Moments later, an orderly came and wheeled me through busy hallways to an OR where Dr. d’Avila introduced the technicians and nurses on his OR team. Monitors pinged and machines whirred as moments later an anesthesiologist placed a mask over my mouth and nose, and I slipped into unconsciousness. 

The ablation was a success. Since I woke up, my heart has kept a steady beat, restoring my internal rhuthmos, even if the procedure sadly did not repair the myriad worrisome externalities—the demagogues, carbon footprints, and the rest. Still, the undeniably miraculous singeing of my atrial muscles left me with a realization that if human ingenuity can fix my heart and restore its rhythm, shouldn’t we be able to figure out how to fix other sources of arhuthmos in our lives? 

We already have solutions to some of what ails us. We know how to replace fossil fuels with renewables, make cities less sharp-edged, and create smart gizmos and apps that calm our minds rather than agitating them. 

For my own small fix, I thank Dr. d’Avila and his team, and the inventors of the ablation procedure.
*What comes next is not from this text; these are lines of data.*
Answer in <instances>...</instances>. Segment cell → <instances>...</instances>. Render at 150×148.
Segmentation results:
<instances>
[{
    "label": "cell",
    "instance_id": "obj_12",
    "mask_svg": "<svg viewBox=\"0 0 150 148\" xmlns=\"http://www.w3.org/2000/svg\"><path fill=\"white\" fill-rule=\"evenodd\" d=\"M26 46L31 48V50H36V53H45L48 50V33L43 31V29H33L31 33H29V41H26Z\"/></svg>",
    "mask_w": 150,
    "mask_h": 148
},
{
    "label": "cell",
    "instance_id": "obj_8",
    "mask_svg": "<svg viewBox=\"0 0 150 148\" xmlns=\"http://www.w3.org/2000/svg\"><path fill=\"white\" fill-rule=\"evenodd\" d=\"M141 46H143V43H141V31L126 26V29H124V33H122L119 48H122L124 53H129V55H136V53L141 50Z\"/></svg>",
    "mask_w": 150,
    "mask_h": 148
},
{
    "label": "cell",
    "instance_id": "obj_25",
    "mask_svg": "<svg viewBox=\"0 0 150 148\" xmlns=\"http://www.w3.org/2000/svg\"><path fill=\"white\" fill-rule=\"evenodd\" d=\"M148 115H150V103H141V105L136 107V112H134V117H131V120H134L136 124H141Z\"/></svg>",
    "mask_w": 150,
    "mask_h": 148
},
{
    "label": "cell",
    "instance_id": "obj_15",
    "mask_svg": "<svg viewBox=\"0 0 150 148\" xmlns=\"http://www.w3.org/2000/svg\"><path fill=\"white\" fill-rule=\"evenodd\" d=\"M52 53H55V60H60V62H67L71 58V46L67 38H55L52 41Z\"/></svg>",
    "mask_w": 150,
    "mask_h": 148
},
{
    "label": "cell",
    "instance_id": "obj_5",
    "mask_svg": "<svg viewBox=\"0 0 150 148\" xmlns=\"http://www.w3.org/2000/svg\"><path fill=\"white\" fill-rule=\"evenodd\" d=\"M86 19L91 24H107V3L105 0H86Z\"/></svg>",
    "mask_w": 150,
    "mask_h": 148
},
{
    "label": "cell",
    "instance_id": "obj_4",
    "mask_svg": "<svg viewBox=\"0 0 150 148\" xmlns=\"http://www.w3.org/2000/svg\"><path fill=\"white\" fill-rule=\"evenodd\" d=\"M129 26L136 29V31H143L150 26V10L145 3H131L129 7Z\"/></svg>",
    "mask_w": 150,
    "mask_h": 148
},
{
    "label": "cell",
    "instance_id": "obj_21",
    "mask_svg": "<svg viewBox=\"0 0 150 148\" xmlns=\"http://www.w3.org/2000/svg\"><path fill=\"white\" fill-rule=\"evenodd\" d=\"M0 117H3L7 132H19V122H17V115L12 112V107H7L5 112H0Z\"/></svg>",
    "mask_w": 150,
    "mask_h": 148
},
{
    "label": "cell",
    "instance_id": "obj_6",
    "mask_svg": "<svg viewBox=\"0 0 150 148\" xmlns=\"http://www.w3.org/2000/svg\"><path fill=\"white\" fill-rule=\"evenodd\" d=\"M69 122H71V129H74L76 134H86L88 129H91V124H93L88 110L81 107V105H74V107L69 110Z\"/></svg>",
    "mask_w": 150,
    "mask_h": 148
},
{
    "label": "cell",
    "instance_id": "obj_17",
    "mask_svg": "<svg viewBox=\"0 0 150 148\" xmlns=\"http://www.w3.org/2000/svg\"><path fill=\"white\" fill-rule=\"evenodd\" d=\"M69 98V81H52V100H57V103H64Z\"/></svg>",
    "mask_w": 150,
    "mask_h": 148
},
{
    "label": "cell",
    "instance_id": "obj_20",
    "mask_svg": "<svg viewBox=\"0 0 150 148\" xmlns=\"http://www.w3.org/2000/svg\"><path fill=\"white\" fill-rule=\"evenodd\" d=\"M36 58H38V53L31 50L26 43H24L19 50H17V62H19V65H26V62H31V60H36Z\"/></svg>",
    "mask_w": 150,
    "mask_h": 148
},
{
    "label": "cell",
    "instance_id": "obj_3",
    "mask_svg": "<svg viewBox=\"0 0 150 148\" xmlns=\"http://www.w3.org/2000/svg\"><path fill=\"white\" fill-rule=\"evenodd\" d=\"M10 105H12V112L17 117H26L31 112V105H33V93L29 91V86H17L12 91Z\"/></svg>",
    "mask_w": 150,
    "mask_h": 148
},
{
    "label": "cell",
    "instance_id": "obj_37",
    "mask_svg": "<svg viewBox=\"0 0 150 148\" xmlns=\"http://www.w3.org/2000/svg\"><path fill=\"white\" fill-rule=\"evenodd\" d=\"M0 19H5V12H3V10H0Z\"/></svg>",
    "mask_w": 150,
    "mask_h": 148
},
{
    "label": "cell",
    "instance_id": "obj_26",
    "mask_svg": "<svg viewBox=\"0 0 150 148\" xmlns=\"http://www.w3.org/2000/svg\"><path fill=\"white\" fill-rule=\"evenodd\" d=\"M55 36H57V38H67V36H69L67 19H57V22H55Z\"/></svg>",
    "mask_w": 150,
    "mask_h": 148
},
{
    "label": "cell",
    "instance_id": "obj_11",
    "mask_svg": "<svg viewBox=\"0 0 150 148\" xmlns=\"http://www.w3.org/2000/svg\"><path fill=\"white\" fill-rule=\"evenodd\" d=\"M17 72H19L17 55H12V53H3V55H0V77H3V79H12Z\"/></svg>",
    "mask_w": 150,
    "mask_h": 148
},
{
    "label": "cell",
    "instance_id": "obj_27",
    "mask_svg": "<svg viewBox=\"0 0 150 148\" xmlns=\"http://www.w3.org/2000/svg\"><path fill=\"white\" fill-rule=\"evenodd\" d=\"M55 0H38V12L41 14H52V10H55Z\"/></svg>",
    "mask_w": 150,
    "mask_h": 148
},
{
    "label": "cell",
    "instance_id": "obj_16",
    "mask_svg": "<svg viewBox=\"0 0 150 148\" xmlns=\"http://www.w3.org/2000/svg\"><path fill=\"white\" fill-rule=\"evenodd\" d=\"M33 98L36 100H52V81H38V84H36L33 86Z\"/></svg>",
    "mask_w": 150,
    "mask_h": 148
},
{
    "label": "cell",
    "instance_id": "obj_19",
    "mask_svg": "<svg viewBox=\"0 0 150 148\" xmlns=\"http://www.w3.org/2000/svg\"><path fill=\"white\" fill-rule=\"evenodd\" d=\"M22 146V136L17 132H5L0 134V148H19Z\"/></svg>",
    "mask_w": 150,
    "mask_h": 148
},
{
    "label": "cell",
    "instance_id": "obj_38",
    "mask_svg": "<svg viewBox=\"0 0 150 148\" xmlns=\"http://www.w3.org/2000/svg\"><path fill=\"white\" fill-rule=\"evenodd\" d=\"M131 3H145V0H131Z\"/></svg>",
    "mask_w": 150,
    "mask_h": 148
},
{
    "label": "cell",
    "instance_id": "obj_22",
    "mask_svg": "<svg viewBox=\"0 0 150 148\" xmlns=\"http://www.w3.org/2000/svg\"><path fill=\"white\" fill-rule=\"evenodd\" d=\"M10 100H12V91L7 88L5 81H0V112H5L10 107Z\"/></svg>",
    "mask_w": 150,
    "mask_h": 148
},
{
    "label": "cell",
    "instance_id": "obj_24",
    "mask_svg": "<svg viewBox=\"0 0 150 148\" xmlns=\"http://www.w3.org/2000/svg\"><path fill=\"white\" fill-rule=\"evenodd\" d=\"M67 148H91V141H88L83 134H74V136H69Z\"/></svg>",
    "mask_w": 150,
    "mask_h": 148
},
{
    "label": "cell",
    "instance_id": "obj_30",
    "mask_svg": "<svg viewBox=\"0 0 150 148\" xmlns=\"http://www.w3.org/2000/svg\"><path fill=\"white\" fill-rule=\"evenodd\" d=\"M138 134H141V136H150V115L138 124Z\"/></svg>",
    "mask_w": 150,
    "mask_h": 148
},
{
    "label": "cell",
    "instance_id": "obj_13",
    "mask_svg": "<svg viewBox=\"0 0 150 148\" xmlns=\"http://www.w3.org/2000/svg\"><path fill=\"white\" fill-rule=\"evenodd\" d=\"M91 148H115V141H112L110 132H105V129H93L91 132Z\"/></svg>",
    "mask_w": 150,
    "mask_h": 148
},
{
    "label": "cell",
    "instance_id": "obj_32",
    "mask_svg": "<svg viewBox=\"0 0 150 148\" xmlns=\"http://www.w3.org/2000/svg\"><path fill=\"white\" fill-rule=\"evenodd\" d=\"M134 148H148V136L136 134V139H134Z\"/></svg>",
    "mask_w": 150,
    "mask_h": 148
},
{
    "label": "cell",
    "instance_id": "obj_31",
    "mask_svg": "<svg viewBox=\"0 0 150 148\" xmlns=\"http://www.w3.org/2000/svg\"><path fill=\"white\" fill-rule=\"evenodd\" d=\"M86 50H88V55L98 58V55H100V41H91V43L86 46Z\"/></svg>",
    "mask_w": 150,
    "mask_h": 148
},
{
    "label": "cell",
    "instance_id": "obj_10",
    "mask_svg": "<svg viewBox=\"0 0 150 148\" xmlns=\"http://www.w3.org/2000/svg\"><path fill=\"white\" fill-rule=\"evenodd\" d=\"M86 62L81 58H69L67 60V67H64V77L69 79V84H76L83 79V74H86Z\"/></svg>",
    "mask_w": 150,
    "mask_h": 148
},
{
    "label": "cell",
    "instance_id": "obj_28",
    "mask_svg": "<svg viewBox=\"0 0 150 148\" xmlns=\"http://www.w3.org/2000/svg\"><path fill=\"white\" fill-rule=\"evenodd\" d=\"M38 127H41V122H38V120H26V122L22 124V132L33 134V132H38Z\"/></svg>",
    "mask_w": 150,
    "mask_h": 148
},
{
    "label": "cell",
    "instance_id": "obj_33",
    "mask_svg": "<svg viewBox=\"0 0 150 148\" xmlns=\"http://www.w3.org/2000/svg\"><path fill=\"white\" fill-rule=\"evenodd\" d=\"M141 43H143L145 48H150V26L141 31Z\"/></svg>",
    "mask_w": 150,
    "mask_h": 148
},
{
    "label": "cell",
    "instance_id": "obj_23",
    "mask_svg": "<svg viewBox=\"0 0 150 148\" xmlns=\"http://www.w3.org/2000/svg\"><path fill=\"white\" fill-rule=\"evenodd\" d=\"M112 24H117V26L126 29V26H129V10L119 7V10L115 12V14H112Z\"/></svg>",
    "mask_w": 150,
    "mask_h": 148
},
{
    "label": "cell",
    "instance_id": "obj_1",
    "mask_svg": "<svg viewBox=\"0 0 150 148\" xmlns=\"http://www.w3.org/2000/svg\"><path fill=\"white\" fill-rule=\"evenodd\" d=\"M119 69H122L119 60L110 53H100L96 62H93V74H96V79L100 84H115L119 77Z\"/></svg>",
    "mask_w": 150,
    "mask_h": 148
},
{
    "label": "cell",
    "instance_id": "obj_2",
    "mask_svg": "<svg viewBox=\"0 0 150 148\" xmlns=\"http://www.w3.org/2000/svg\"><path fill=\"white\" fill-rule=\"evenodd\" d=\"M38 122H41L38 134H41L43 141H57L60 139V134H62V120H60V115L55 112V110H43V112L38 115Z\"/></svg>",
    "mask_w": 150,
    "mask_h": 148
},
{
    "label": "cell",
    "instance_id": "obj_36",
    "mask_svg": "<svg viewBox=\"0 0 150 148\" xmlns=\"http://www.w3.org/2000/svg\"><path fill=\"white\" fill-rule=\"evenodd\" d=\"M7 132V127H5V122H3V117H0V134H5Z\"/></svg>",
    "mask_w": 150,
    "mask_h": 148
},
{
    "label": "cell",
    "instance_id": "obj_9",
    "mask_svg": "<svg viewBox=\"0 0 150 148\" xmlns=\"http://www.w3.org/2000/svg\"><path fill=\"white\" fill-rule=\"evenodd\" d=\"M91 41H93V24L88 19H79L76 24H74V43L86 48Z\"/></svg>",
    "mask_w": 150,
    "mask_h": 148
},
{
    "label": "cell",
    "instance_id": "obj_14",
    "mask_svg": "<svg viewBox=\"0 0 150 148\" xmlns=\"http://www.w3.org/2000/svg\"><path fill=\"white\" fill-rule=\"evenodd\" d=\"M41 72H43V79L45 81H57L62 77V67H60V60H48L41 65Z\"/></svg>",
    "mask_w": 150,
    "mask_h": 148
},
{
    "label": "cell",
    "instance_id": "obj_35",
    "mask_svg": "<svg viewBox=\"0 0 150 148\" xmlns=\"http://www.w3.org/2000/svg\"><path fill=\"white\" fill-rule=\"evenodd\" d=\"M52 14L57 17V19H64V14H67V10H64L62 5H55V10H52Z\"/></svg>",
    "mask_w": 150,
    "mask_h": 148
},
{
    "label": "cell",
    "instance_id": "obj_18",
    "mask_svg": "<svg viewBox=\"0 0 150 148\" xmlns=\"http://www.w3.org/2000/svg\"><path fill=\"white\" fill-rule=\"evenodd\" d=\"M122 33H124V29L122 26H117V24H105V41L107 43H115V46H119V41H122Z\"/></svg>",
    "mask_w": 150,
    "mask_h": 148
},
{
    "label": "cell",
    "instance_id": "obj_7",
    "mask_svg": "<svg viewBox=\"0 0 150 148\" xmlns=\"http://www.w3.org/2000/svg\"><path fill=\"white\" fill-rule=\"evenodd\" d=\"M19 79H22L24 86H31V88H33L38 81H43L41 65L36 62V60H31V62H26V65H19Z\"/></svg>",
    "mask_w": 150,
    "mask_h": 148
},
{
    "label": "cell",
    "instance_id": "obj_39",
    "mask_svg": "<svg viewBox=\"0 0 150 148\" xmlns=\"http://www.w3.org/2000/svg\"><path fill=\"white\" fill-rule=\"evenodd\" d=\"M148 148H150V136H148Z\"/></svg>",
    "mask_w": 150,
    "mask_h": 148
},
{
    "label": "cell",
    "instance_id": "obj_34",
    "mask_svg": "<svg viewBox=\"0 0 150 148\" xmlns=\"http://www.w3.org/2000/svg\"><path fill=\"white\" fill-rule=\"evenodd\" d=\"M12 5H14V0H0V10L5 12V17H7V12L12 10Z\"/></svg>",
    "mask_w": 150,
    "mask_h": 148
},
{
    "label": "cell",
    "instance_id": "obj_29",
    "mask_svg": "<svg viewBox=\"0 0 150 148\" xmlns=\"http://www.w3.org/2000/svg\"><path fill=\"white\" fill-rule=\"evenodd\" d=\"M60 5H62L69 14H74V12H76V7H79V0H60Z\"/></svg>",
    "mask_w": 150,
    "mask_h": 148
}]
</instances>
I also thank Prometheus, whose hubris in bringing fire to mortals literally saved me by providing the hot-tipped catalyst to repair my ailing heart. Perhaps this can give us hope that the human species will bring the larger rhythms of life into a better, if not perfect, beat. Call me optimistic, but also anxious, about our prospects even as I can now place my finger on my wrist and feel once again the steady rhuthmos of my heart.